From the fall of the Roman Empire, through the Dark Ages and the Middle Ages, to the Renaissance, the monks of Northern Europe could be found in their monastery’s scriptoria copying and illuminating manuscripts, preserving the knowledge of the ancient world as well as more recently written books, but with the religious upheavals of the Reformation in the sixteenth century CE, and the political upheavals that followed, this peaceful book-loving monastic existence came to an abrupt end.
In England, 1536 – 1541 saw Henry VIII taking time out from executing Anne Boleyn and marrying Jane Seymour to dissolve the monasteries (and redirect their incomes to the Crown). The destruction and looting of the religious houses and the selling off of their lands, also saw the dispersal – and often the destruction – of the contents of their libraries, with some volumes being torn apart for their valuable bindings and others being sold by the cartload to folk who rather than read them used them to scour candlesticks or clean boots. Of the six hundred books known to have been in the library of Worcester Priory, only six have survived to today.

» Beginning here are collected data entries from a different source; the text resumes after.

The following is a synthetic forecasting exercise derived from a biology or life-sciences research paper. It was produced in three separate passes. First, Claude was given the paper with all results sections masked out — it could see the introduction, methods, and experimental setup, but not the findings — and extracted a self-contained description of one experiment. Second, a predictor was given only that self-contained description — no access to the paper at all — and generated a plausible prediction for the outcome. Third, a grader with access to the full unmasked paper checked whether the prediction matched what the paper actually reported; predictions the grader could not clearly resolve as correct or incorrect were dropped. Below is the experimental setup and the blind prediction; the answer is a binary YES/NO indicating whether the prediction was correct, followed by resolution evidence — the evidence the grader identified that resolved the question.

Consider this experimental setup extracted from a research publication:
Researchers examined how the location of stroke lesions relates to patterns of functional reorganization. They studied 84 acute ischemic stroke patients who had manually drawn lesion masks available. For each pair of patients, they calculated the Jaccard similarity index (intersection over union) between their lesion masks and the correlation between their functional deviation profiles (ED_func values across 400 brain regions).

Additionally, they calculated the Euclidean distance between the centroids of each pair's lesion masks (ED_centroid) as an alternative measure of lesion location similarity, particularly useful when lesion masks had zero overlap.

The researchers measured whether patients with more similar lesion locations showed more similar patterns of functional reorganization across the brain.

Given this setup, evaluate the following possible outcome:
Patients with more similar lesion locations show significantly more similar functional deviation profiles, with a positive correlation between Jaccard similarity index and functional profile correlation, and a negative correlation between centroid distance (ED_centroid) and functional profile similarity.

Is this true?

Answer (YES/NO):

With the destruction of monastic libraries many books were lost for all time, but during the reign of Elizabeth I, the Queen’s principle advisor, William Cecil, and her Archbishop of Canterbury, Matthew Parker, along with private collectors such as Sir Robert Cotton and Sir Thomas Bodley, sought out the scattered manuscripts to form their own libraries. Their collections eventually became the basis of libraries that are very well-known today – Parker’s went to the library at Corpus Christi College, Cambridge, Cotton’s eventually became part of the British Library (which still holds his collection), while Bodley’s formed the Bodleian Library at Oxford, open to ‘the whole republic of the learned.’
The Francis Trigge Chained Library of St Fulfrum’s Church, Grantham, founded in 1598, is considered a direct ‘ancestor’ of public libraries as we know them today, since, unusually for the sixteenth century, its founder intended it for the use of the inhabitants of the town rather than the members of a particular institution such as a school or university. Originally its books were chained to shelves, and eighty-two chains can still be seen today. Interestingly, and uniquely in the era of the Reformation, the volumes in the Chained Library reflected both sides of the religious argument. Not unsurprisingly, most libraries at the time held books that argued for the beliefs of whoever founded the collection.
Over in continental Europe, libraries in the sixteenth century had mixed fortunes. Martin Luther, the instigator of the Reformation, was very much a bibliophile, and wrote a letter to every German town insisting that they should all set up libraries – there are libraries in Hamburg and Augsburg that date from this time – but the Thirty Years War that ravaged Europe between 1618 and 1648 saw books carried off as plunder from one library to enrich another. (Yes, King Gustavus Adolphus of Sweden, it’s you and the library you founded at Uppsala we’re talking about!)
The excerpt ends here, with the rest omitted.